+++ Dataset content +++

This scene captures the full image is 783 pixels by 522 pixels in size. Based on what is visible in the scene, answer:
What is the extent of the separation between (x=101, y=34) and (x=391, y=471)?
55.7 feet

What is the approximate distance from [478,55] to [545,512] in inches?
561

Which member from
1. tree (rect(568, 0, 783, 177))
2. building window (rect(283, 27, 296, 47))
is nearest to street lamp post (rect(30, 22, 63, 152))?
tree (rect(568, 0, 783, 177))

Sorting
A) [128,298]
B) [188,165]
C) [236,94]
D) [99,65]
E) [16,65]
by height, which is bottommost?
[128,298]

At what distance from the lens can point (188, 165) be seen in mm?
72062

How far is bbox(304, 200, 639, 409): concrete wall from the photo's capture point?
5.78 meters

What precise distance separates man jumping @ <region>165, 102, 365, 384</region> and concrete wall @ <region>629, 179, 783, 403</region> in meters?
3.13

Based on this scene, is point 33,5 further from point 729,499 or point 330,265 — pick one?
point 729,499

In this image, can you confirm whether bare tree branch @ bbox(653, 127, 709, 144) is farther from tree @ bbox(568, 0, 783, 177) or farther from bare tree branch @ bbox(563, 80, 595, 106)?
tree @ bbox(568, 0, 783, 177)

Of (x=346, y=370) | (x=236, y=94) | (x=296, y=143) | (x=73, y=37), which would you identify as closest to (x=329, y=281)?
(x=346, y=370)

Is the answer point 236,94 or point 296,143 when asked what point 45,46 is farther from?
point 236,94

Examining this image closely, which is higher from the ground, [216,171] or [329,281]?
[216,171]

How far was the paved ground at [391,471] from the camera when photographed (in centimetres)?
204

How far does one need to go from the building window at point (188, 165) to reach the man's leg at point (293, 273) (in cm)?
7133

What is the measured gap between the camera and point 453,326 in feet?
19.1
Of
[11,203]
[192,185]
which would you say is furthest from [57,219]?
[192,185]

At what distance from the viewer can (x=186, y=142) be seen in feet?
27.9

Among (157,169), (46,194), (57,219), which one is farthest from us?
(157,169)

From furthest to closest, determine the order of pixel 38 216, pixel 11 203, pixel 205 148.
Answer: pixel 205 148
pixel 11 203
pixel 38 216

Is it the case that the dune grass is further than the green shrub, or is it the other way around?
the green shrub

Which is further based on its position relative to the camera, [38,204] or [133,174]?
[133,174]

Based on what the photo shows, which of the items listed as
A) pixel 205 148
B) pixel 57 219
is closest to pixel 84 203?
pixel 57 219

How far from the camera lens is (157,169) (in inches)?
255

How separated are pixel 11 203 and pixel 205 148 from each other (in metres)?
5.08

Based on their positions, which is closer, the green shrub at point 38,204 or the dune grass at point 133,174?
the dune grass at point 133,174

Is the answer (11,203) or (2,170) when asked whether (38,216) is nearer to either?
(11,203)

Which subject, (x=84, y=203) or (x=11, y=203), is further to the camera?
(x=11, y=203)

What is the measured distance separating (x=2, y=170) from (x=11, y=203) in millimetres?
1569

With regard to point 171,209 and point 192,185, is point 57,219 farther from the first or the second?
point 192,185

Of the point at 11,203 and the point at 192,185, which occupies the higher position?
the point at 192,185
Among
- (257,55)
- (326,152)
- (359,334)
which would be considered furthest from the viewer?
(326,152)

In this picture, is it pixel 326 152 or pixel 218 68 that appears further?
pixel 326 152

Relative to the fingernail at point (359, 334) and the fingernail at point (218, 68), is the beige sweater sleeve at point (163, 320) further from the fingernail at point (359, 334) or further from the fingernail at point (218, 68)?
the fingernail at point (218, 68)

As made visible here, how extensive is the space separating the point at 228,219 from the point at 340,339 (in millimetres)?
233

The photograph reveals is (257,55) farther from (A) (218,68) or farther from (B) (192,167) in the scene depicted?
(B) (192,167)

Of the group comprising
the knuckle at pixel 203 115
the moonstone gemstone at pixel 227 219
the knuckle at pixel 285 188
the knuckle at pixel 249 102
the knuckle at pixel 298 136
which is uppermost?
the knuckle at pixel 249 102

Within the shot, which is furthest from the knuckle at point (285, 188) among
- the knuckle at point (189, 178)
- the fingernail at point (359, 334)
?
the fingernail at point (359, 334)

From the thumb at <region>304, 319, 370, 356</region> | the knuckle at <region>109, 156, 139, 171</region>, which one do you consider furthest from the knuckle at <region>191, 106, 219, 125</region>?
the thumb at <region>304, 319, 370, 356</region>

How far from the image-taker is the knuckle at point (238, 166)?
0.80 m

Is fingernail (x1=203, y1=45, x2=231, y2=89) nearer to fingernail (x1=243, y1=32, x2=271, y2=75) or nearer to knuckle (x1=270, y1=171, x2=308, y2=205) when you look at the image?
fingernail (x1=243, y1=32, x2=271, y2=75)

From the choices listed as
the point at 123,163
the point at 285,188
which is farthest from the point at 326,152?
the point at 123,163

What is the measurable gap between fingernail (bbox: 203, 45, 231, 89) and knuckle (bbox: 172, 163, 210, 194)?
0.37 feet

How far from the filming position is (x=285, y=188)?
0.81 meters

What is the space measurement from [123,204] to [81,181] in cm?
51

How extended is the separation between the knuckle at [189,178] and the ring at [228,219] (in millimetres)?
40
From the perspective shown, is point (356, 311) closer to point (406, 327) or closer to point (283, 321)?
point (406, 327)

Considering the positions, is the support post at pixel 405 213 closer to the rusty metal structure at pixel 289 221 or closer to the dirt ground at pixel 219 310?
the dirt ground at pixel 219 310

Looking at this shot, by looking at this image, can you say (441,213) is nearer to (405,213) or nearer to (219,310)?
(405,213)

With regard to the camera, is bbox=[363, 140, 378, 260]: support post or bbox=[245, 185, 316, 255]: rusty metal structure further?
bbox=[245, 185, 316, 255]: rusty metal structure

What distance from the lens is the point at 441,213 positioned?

+++

## Instruction
List each line from the entries above that contains the word "thumb".

## Result for this task
From the thumb at <region>304, 319, 370, 356</region> | the knuckle at <region>109, 156, 139, 171</region>, which one do you consider furthest from the knuckle at <region>191, 106, 219, 125</region>?
the thumb at <region>304, 319, 370, 356</region>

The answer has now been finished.